REQUIRED WORK: Copy the listing verbatim, excluding any images found in it.

Spatial reasoning question data
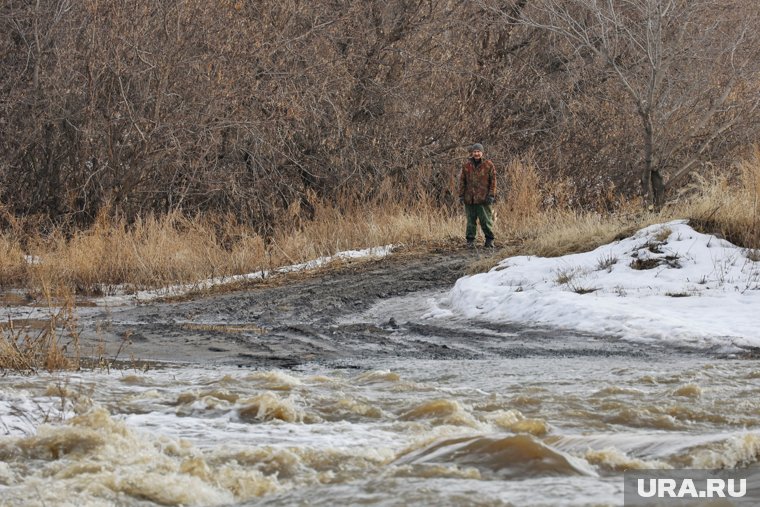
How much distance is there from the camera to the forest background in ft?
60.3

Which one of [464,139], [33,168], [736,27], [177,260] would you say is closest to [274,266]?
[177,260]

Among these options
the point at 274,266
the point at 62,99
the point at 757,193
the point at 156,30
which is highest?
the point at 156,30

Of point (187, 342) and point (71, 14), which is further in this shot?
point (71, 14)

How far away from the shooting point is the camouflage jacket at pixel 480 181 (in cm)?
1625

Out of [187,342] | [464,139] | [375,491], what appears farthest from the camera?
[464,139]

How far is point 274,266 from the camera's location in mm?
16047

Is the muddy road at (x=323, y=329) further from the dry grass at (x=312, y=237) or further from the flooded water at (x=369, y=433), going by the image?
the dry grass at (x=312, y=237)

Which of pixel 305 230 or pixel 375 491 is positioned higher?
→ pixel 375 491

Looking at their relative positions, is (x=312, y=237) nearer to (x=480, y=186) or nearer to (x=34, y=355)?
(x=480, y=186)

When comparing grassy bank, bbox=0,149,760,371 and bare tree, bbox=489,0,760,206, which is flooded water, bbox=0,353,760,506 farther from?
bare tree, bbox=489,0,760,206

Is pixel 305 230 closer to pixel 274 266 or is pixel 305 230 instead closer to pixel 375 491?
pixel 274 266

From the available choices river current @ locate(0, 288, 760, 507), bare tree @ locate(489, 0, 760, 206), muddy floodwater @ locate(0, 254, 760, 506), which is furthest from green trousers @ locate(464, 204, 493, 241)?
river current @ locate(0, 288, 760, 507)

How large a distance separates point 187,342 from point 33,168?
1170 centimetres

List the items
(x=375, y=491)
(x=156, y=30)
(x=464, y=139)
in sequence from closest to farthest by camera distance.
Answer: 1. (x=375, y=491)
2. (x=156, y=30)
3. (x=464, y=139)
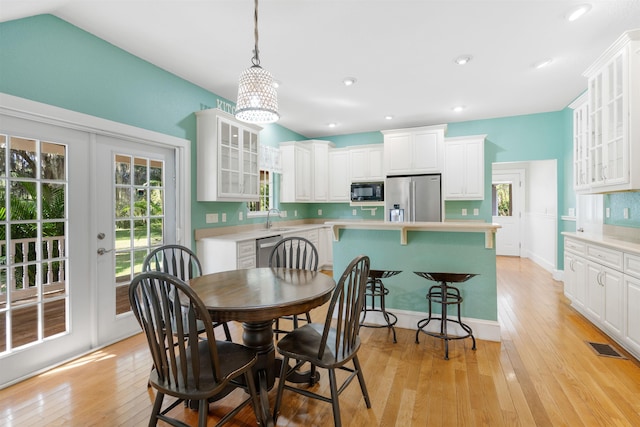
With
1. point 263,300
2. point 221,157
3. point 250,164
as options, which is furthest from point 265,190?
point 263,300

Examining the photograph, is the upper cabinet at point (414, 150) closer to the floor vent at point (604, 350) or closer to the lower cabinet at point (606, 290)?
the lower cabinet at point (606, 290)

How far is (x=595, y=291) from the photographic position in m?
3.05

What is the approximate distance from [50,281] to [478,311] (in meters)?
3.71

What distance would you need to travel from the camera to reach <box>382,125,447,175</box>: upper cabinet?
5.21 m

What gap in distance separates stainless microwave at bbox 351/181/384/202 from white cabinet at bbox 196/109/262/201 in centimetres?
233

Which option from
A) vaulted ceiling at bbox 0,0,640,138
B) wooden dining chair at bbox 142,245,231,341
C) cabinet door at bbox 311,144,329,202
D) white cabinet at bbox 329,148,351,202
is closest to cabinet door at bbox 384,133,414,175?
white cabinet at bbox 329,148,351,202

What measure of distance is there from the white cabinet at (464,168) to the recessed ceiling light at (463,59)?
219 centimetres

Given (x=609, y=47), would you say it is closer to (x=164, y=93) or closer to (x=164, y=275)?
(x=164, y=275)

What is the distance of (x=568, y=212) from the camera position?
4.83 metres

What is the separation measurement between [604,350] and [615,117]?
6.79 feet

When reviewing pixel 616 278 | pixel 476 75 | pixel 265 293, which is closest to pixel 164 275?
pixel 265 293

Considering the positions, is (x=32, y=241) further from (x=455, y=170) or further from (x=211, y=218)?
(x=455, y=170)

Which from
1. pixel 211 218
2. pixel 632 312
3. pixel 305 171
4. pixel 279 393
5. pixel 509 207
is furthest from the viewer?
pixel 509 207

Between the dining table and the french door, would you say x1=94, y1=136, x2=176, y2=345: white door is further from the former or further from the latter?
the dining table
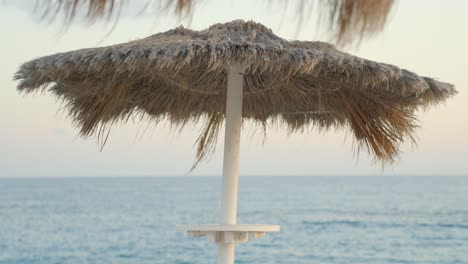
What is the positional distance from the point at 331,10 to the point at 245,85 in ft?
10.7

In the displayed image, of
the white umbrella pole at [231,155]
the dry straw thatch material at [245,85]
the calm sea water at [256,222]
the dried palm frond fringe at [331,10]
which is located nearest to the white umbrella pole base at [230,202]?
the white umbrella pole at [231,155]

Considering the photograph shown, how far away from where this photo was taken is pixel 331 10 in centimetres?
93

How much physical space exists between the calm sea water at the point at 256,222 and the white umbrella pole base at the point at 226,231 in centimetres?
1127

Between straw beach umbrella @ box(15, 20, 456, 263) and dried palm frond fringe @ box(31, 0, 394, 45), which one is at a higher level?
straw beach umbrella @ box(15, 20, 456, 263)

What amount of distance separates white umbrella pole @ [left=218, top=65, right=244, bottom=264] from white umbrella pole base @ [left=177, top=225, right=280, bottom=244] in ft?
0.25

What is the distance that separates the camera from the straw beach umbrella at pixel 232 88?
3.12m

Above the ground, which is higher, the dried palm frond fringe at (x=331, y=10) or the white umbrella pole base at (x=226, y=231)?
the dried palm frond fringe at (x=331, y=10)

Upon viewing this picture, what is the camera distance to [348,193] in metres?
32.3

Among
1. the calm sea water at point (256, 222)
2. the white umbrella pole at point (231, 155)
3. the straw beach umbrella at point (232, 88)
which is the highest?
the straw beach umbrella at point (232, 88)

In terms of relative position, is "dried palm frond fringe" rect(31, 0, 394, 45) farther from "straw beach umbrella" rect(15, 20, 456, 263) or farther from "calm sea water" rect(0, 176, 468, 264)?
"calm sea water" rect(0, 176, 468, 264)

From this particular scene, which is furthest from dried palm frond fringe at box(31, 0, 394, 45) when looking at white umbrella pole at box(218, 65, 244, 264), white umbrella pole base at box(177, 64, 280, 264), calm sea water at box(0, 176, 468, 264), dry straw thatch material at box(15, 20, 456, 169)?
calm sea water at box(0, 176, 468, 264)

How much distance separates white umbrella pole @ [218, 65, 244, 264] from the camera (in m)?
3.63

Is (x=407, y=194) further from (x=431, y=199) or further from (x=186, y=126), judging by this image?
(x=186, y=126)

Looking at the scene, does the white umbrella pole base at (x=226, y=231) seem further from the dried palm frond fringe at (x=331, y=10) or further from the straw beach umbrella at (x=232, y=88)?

THE OUTPUT:
How much distance is there from the camera to the forest background in ft?
60.3

Which one of [464,139], [33,168], [736,27], [177,260] would you say is closest to [274,266]?
[177,260]

Among these options
the point at 274,266
the point at 62,99
the point at 757,193
the point at 156,30
which is highest?
the point at 156,30

Of point (187, 342) and point (71, 14), which is further in this shot?
point (71, 14)

How far away from the shooting point is the camouflage jacket at pixel 480 181 (in cm)?
1625

Out of [187,342] | [464,139] | [375,491], what appears farthest from the camera?
[464,139]

How far is point 274,266 from the camera's location in mm?
16047

Is the muddy road at (x=323, y=329) further from the dry grass at (x=312, y=237) or further from the flooded water at (x=369, y=433), going by the image?
the dry grass at (x=312, y=237)

Which of pixel 305 230 or pixel 375 491 is positioned higher?
→ pixel 375 491

Looking at their relative positions, is (x=312, y=237) nearer to (x=480, y=186) or nearer to (x=34, y=355)?
(x=480, y=186)

When comparing grassy bank, bbox=0,149,760,371 and bare tree, bbox=489,0,760,206, which is flooded water, bbox=0,353,760,506 farther from?
bare tree, bbox=489,0,760,206

Is pixel 305 230 closer to pixel 274 266 or is pixel 305 230 instead closer to pixel 375 491?
pixel 274 266

From the available choices river current @ locate(0, 288, 760, 507), bare tree @ locate(489, 0, 760, 206), muddy floodwater @ locate(0, 254, 760, 506), which is furthest from green trousers @ locate(464, 204, 493, 241)?
river current @ locate(0, 288, 760, 507)

How large a distance separates point 187,342 from point 33,168?
1170 centimetres

List the items
(x=375, y=491)
(x=156, y=30)
(x=464, y=139)
in sequence from closest to farthest by camera distance.
Answer: 1. (x=375, y=491)
2. (x=156, y=30)
3. (x=464, y=139)
With
1. point 263,300
2. point 221,157
3. point 250,164
as options, which is furthest from point 265,190?
point 263,300

Examining the photograph, is the upper cabinet at point (414, 150) closer to the floor vent at point (604, 350) or closer to the lower cabinet at point (606, 290)?
the lower cabinet at point (606, 290)

How far is (x=595, y=291) from the photographic position in m?
3.05

What is the approximate distance from [50,281] to [478,311] (in meters)?
3.71

What distance would you need to travel from the camera to reach <box>382,125,447,175</box>: upper cabinet?
5.21 m

What gap in distance separates stainless microwave at bbox 351/181/384/202 from white cabinet at bbox 196/109/262/201 in centimetres?
233

Which option from
A) vaulted ceiling at bbox 0,0,640,138
B) wooden dining chair at bbox 142,245,231,341
C) cabinet door at bbox 311,144,329,202
D) white cabinet at bbox 329,148,351,202
is closest to cabinet door at bbox 384,133,414,175?
white cabinet at bbox 329,148,351,202

What measure of distance is there from the white cabinet at (464,168) to the recessed ceiling light at (463,59)?
219 centimetres

Given (x=609, y=47), would you say it is closer to (x=164, y=93) or closer to (x=164, y=275)?
(x=164, y=275)

What is the distance of (x=568, y=212) from the camera position?
4.83 metres

What is the separation measurement between [604,350] and [615,117]?
6.79 feet

When reviewing pixel 616 278 | pixel 476 75 | pixel 265 293, which is closest to pixel 164 275?
pixel 265 293

Considering the positions, is (x=32, y=241) further from (x=455, y=170) or further from (x=211, y=218)?
(x=455, y=170)

Which from
1. pixel 211 218
2. pixel 632 312
3. pixel 305 171
4. pixel 279 393
5. pixel 509 207
is furthest from the viewer?
pixel 509 207

Between the dining table and the french door, would you say x1=94, y1=136, x2=176, y2=345: white door is further from the former or further from the latter?
the dining table
What is the positional distance from the point at 331,10 to the point at 245,85 in ft?
10.7

In the displayed image, of
the white umbrella pole at [231,155]
the dry straw thatch material at [245,85]
the calm sea water at [256,222]
the dried palm frond fringe at [331,10]
which is located nearest to the white umbrella pole base at [230,202]?
the white umbrella pole at [231,155]

Considering the photograph shown, how far away from where this photo was taken is pixel 331 10 in centimetres?
93

How much physical space exists between the calm sea water at the point at 256,222 and the white umbrella pole base at the point at 226,231 in centimetres?
1127

Between straw beach umbrella @ box(15, 20, 456, 263) and dried palm frond fringe @ box(31, 0, 394, 45), which one is at a higher level?
straw beach umbrella @ box(15, 20, 456, 263)

What amount of distance separates white umbrella pole @ [left=218, top=65, right=244, bottom=264] from white umbrella pole base @ [left=177, top=225, right=280, bottom=244] in ft?
0.25

What is the distance that separates the camera from the straw beach umbrella at pixel 232 88?
3.12m

Above the ground, which is higher, the dried palm frond fringe at (x=331, y=10) or the white umbrella pole base at (x=226, y=231)?
the dried palm frond fringe at (x=331, y=10)

Upon viewing this picture, what is the camera distance to [348,193] in metres?
32.3

Among
1. the calm sea water at point (256, 222)
2. the white umbrella pole at point (231, 155)
3. the straw beach umbrella at point (232, 88)
which is the highest?
the straw beach umbrella at point (232, 88)

In terms of relative position, is "dried palm frond fringe" rect(31, 0, 394, 45) farther from "straw beach umbrella" rect(15, 20, 456, 263) or farther from "calm sea water" rect(0, 176, 468, 264)?
"calm sea water" rect(0, 176, 468, 264)

From this particular scene, which is furthest from dried palm frond fringe at box(31, 0, 394, 45) when looking at white umbrella pole at box(218, 65, 244, 264), white umbrella pole base at box(177, 64, 280, 264), calm sea water at box(0, 176, 468, 264), dry straw thatch material at box(15, 20, 456, 169)?
calm sea water at box(0, 176, 468, 264)

How much distance separates white umbrella pole @ [218, 65, 244, 264] from the camera (in m)?
3.63

Is (x=407, y=194) further from (x=431, y=199) or further from (x=186, y=126), judging by this image?
(x=186, y=126)

Looking at the scene, does the white umbrella pole base at (x=226, y=231) seem further from the dried palm frond fringe at (x=331, y=10) or further from the straw beach umbrella at (x=232, y=88)?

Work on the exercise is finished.